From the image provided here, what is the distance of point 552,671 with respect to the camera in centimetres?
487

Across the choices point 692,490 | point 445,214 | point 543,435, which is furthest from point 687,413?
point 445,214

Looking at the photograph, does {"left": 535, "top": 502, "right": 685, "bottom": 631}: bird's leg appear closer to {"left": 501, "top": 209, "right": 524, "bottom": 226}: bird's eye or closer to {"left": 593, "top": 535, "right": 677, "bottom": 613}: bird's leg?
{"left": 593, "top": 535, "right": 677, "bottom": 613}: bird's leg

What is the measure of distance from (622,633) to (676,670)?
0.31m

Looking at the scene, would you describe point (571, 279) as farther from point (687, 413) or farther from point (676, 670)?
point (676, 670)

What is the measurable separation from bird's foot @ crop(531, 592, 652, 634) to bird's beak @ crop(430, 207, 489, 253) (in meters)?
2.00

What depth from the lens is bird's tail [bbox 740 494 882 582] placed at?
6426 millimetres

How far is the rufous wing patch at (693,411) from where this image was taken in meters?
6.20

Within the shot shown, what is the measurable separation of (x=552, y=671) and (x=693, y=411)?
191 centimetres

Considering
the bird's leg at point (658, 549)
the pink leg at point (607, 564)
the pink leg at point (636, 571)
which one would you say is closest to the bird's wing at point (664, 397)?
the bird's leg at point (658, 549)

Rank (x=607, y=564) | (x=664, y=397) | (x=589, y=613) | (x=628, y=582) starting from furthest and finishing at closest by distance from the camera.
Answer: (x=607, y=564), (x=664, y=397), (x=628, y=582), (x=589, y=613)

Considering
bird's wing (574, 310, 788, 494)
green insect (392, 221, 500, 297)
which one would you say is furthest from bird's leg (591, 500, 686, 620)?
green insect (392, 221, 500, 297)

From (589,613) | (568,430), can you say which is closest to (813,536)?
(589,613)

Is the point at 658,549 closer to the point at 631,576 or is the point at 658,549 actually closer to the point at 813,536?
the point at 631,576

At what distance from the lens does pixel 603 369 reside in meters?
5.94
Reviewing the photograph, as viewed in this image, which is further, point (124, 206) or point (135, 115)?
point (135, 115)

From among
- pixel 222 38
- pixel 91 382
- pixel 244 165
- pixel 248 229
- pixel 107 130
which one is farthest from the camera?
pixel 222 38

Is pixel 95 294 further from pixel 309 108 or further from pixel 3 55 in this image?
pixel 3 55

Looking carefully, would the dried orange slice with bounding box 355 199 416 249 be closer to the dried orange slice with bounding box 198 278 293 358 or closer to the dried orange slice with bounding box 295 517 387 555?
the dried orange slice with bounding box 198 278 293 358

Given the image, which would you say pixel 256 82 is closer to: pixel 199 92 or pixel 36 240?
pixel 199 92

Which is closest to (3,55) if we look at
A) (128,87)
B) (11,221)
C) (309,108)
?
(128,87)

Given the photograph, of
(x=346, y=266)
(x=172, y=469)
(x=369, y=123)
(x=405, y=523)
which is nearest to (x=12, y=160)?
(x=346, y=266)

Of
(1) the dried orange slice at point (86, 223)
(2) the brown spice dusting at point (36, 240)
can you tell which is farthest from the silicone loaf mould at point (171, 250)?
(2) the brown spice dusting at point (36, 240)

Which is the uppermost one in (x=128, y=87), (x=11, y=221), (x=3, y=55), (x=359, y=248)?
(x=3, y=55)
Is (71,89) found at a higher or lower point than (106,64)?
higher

........

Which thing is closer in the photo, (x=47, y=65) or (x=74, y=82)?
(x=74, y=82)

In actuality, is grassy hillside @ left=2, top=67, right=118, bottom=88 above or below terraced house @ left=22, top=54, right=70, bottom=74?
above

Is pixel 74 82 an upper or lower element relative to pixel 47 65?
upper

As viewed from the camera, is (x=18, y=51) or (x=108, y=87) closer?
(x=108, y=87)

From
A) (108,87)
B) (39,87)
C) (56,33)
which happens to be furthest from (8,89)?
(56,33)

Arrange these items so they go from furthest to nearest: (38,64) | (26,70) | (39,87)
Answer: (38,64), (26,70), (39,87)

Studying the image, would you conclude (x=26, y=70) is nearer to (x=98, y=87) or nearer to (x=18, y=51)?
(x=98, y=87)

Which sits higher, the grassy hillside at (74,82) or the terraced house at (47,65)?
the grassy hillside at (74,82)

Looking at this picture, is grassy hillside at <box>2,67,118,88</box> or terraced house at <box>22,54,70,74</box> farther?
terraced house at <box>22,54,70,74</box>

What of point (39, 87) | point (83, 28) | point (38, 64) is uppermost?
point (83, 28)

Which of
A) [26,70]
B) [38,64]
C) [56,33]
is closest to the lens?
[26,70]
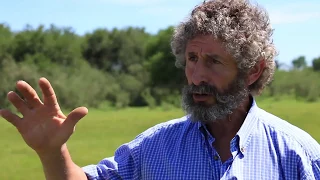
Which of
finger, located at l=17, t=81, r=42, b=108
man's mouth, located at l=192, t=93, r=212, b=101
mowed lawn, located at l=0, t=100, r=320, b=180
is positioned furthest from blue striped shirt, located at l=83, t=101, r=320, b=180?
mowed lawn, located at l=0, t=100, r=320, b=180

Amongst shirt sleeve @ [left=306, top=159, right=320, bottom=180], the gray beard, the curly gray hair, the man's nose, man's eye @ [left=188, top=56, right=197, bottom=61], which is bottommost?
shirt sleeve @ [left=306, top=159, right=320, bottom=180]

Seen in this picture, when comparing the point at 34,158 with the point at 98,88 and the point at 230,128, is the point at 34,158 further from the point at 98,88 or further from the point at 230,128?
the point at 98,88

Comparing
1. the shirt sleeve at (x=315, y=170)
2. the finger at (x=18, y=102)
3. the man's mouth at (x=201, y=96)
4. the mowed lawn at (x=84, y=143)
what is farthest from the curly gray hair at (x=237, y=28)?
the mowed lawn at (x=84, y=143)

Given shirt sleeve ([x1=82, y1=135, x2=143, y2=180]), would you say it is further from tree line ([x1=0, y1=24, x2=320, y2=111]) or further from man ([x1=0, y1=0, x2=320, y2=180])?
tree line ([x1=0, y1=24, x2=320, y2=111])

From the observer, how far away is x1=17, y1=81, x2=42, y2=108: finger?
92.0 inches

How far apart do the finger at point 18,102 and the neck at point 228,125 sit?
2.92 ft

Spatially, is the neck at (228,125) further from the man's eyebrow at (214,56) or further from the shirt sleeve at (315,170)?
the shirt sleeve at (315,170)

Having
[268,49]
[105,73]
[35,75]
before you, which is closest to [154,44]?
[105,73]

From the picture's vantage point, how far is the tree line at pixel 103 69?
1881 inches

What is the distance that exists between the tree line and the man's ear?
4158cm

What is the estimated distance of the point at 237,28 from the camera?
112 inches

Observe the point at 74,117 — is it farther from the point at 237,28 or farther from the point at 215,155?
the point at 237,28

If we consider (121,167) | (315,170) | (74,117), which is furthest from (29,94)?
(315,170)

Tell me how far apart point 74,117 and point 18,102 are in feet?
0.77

........

§ Aim: Write out everything from the line containing "From the image" down to the line containing "y=582), (x=589, y=613)" as a numbered list, skipping any blank lines.

§ Final result:
1. From the image provided here, what is the distance of point 552,671 with respect to the camera in centimetres?
2. 487
3. Across the choices point 692,490 | point 445,214 | point 543,435, which is furthest from point 687,413?
4. point 445,214
5. Looking at the photograph, does {"left": 535, "top": 502, "right": 685, "bottom": 631}: bird's leg appear closer to {"left": 501, "top": 209, "right": 524, "bottom": 226}: bird's eye or closer to {"left": 593, "top": 535, "right": 677, "bottom": 613}: bird's leg?
6. {"left": 593, "top": 535, "right": 677, "bottom": 613}: bird's leg
7. What is the measure of distance from (622,633) to (676,670)?
8. 0.31m
9. Looking at the scene, would you describe point (571, 279) as farther from point (687, 413) or farther from point (676, 670)?
10. point (676, 670)
11. What is the measurable separation from bird's foot @ crop(531, 592, 652, 634) to bird's beak @ crop(430, 207, 489, 253) (in meters)?
12. 2.00
13. What depth from the lens is bird's tail [bbox 740 494 882 582] placed at?
14. 6426 millimetres
15. How far is the rufous wing patch at (693,411) from where this image was taken in meters?
16. 6.20
17. Within the shot shown, what is the measurable separation of (x=552, y=671) and (x=693, y=411)?
18. 191 centimetres
19. Considering
20. the bird's leg at point (658, 549)
21. the pink leg at point (607, 564)
22. the pink leg at point (636, 571)
23. which one would you say is closest to the bird's wing at point (664, 397)?
24. the bird's leg at point (658, 549)
25. Rank (x=607, y=564) | (x=664, y=397) | (x=589, y=613) | (x=628, y=582) starting from furthest and finishing at closest by distance from the camera.
26. Answer: (x=607, y=564), (x=664, y=397), (x=628, y=582), (x=589, y=613)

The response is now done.